Литмир - Электронная Библиотека
Содержание  
A
A

Или все прохожие носа не показывали, а сидели по домам, в поморозье у керосиновых печек?

или и не сидели нигде, а в скороходов обернулись?

подгонял, лютью подстегивал мороз, уж не шли, а бежали по Невскому и кто как – наперегонки.

Забежал Баланцев к Филиппову баранков к чаю купить, вдохнул в себя теплый хлебный дух. И с теплыми баранками скорее назад в лють рысцой мимо Аничковых коней, мимо Екатерины98 до Публичной Библиотеки, там на Садовой вскочил в трамвай и покатил домой на Монетную.

А мороз за ним –

* * *

Мороз и там давал себя знать.

Неповоротливо от шуб и муфт, а теплее нисколько не становилось.

Стекла нарезаны были цветами – густые хвощи да елочки с крестиками стыли белые и вдруг загорались жемчугом:

то как в венчальном венце алым –

то как на темных иконах восковым – в тоска̀х.

Или на эти-то волшебные цветы и загляделась –

Баланцев стоял, за ремень держался, а как опросталось место, присел и сразу увидел:

против него с бабушкой сидела девочка.

Бабушка в стеганой кофте ноздрятая, Бог ее знает?

А у внучки – руки длинные, красные, гусиные без варежек, а пальтецо, ветром подбитое, синее, и черная плюшевая ушанка, а из-под ленточек две прядки и такие, напоказ всему лютому морозу.

Бабушка нет-нет да и запахнет ей пальтецо, чтобы не простудилась:

– несмышленная, сама-то не понимает!

Бабушка сидит на кончике бочком, Бог ее знает.

А внучка прямо и свободно и все-то глазеет –

Да, конечно, волшебные хвощи и белые елочки, это они, живые, волшебные, тянут к себе.

От уличных огней глаза ее загорались в лад морозным цветам.

И вдруг она сладко зевнула всем ротиком –

зябко ей –

– Бабушка, а бабушка!

– Скоро, скоро, Машутка.

Бабушка плотней запахнула ее узенькое пальтецо, ветром подбитое, синее.

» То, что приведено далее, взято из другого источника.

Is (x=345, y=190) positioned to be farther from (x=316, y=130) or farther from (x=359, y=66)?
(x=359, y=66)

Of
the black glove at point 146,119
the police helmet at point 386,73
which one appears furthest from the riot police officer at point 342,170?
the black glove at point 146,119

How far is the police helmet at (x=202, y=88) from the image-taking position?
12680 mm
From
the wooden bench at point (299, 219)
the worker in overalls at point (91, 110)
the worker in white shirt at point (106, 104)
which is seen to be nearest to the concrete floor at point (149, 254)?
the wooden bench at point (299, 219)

Баланцев смотрел на цветы, на Машутку и вдруг ему вспомнилось.

Вспомнил он –

это тогда, как без должности-то ходил он по Петербургу, у него тоже своя такая росла Машутка, только не с ним, а далеко где-то с матерью –

вот идет он, бывало, мимо магазинов, и хочется ему купить ей чего-нибудь, а у самого только-только что на Казбек и хватит, такие папиросы самая дрянь,

а как ему хотелось тогда ну что-нибудь – ведь если любишь, хочется тому что-нибудь сделать, если любишь –

«Дочь очень плоха, помогите, поддержите, доложите правлению».

Баланцев так и съежился, будто его и на свете не было, а в трамвае так башлык один в калошах.

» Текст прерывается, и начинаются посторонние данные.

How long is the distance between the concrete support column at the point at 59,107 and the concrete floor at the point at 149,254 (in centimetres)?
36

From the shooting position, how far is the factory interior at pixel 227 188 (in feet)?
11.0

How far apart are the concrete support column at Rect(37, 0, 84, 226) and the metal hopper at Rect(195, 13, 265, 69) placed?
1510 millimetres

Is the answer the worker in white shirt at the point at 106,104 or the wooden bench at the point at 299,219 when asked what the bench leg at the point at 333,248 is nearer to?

Рядом с Машуткой соседка ее: в светло-зеленом узком пальто, уж таком обтянутом, узком и легком, словно бы под ним и рубашки-то нет, а прямо на тело надето, шея открытая совсем не по сезону и паутинки-чулки и туфельки на высоких кривых каблуках.

И не дрогнет.

Или окостенела?

Синие большущие глаза не взморгнут, так и уставились так –

как два луча.

И когда морозные цветы, белые хвощи и елочки загорались алым жемчугом, – то алым, то восковым, как чистая свеча, – лицо ее стыло –

жемчужина на темных иконах в тоска̀х.

Сидела она как-то одна, отдельно.

Сосед ее мастеровой к соседу к мастеровому жался.

Машутка к бабушке.

– Кто калошу потерял? – выкрикнул кондуктор.

Стали осматриваться – за теснотой путали ноги с соседскими.

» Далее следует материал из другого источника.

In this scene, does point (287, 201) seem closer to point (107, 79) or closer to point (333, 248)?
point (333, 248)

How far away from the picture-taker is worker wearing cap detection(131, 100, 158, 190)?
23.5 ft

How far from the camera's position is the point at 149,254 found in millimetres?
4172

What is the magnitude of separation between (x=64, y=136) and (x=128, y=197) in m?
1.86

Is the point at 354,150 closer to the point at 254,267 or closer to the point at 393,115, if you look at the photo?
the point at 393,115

Машутка развеселилась и зевать перестала.

А та – так и осталась, не шевельнулась. И глаз не опустила – не посмотрела на свои туфельки.

– Кто калошу потерял? – выкрикивал кондуктор.

И смешным эта калоша показалась.

Пересмеивались –

Скоро уж домой –

на душе был обед, тепло домашнее и слава Богу.

Баланцев пропустил остановку, – до Большого проспекта махнул.

Он все смотрел на эту Машуткину соседку.

Или уж замерзшая ехала она – мертвую вез ее трамвай?

Или в беде какой – и морозу не взять! – забедованная?

И горело ее лицо:

то алым,

то восковым чистейшей свечи жемчугом, как у темных икон в тоска̀х.

«Дочь очень плоха, помогите, поддержите, доложите правлению».

Баланцев спрыгнул прямо на мороз.

У! как колола костистая лють, больно кусала.

Он бежал по Каменноостровскому.

И левая нога его была как скована – налегке – без калоши.

3.

На столе дожидалось письмо.

Что говорить, за последние недели это всякий день!

И по почерку Баланцев сразу узнал: Тимофеев забрасывал его письмами.

И опять взяла досада.

Еще первые письма писал Тимофеев чернилами, а теперь пошли карандашом.

Тимофеев просил Баланцева приехать.

Все свои надежды Тимофеев возлагал на Баланцева –

Баланцев единственный человек, который может что-то поправить.

* * *

«пишу к вам, как к душевному и сердечному человеку, чуткому к чужому горю. Поддержите, помогите, не дайте затянуться мертвой петле. Помогите! Умоляю, не оттолкните, не пройдите мимо. Помогите! Вызволите от муки смертной, приезжайте, увезите нас! Приезжайте. Душа умирает».

И все в таком вот – вопль и жалоба – мольба придавленного человека непоправимой бедой.

Ну, что же это?

И как это назвать?

– Она сплошная несообразность.

Как же может Баланцев ехать?

Поехать, значит, бросить службу: –

– отпуска ему ни за что не дадут!

И что он может сделать, чем помочь?

В инспекции он самый последний, самый незаметный.

И как можно так терять голову, вообразить, что Баланцев может что-то сделать!

Ну, он поговорит еще, пожалуй, с Будылиным.

Впрочем, чего ж! пробовал ведь он, и ровно ничего из его разговора не вышло

– потому что зря.

И это всякий понимает.

Всякому разговоры его становятся просто в тягость.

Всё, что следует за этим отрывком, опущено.